A GROUP of security workers across the region have been left in the lurch after their company went into administration.

United Security Enterprises Pty Ltd had about 180 staff between the Northern Rivers and Newcastle before administrators were appointed on August 31.

The company's master security licence, which had been valid since February 2010, was cancelled on September 7.

A source said he believed between 20 and 30 people on the Northern Rivers were out of work as a result.

He said some former staff were owed three weeks' wages.

"The guys I have spoken to are very dejected," he said.

He said the situation was "a disgrace" and he feared it would be difficult for clients to access the same level of security resources.

"There is a critical shortage of guards on the Far North Coast," he said.

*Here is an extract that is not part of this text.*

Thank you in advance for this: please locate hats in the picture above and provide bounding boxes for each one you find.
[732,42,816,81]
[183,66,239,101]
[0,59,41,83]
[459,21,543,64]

"There has been for many years."

Until recently, there was no registered training authority for security guards in the local area, he said.

"We had a severe lack of people getting in the industry. It was to the point of getting catastrophic," he said.

Administrator Shumit Banerjee from SV Partners said the company's situation arose from "substantial debt".

Mr Banerjee said United Security employees were stood down on September 7, the day the licence was revoked.

"It's not business as usual at the moment," he said.

But he said they were operating the business on "skeleton staff".

He could not yet confirm how many employees on the Northern Rivers had been affected.

"We're still sort of quantifying this," he said.

Mr Banerjee said the revocation had "nothing to do with" any operational wrongdoing, but was a mandatory practice of the Security Licensing and Enforcement Directorate.

"If a business goes into administration they must revoke the licence," he said.

Mr Banerjee said they were currently considering "what's in the best interest to creditors".

He said they had launched an appeal on the licence cancellation and had meanwhile entered into an agreement with a third party security company to employ their staff on a casual basis.

He said there had been a "loss of customers" which had led to some job losses.

The appeal proceedings are set to go before the Sydney Supreme Court next week.

A spokeswoman for the Australian Security Industry Association confirmed the company's membership was still active and they were aware of the situation. She was unable to comment further.

Mr Banerjee said anyone who had been terminated from the company and had concerns about pay or entitlements could contact his office on 0289868986.